● PASSAGE TO READ:
☆ ☆ ☆ ☆ ☆

Sunday, February 24, 2013


The Rev. Dana Prom Smith, S.T.D., Ph.D. (11/12/12)


          The subjunctive mood, sadly, has pretty well passed out of general usage which leaves us with only the indicative and imperative.  The subjunctive is probably too sophisticated for our modern times, enamored, as we are, with commands, dogmas, ideologies, and certainties as though we know the truth.  Ironically, if we claim to know the truth, we’re trapped in our certitudes and shielded from ever learning anything new.  According to my high school Plain English Handbook, “The subjunctive mood expresses doubt or wish or condition contrary to fact” as in “I wish I were going home for Christmas.” 


          The indicative mood is for statements and questions as in “I’m going home for Christmas.”  While the indicative is used more for descriptions, the imperative is used for commands which assume knowledge of some hidden truth.

☆ ☆ ☆ ☆ ☆

● REQUEST 1: Set out the lines of the rows below as a Markdown table with columns n and Line, where n numbers each line and Line holds its text. Leave out blank lines.

● EXERCISE DATA:
☆ ☆ ☆ ☆ ☆

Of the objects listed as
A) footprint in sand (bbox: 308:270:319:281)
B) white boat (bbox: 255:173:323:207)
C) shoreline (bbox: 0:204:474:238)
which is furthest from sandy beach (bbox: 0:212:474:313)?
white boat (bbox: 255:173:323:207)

☆ ☆ ☆ ☆ ☆

● REQUEST 2: From the essay on the subjunctive mood above, repeat the passage that begins at the words "The Rev. Dana" and stops after "some hidden truth.".

● PROBLEM SOLUTION 1:
| n | Line |
|---|---|
| 1 | Of the objects listed as |
| 2 | A) footprint in sand (bbox: 308:270:319:281) |
| 3 | B) white boat (bbox: 255:173:323:207) |
| 4 | C) shoreline (bbox: 0:204:474:238) |
| 5 | which is furthest from sandy beach (bbox: 0:212:474:313)? |
| 6 | white boat (bbox: 255:173:323:207) |

● PROBLEM SOLUTION 2:
The Rev. Dana Prom Smith, S.T.D., Ph.D. (11/12/12)


          The subjunctive mood, sadly, has pretty well passed out of general usage which leaves us with only the indicative and imperative.  The subjunctive is probably too sophisticated for our modern times, enamored, as we are, with commands, dogmas, ideologies, and certainties as though we know the truth.  Ironically, if we claim to know the truth, we’re trapped in our certitudes and shielded from ever learning anything new.  According to my high school Plain English Handbook, “The subjunctive mood expresses doubt or wish or condition contrary to fact” as in “I wish I were going home for Christmas.” 


          The indicative mood is for statements and questions as in “I’m going home for Christmas.”  While the indicative is used more for descriptions, the imperative is used for commands which assume knowledge of some hidden truth.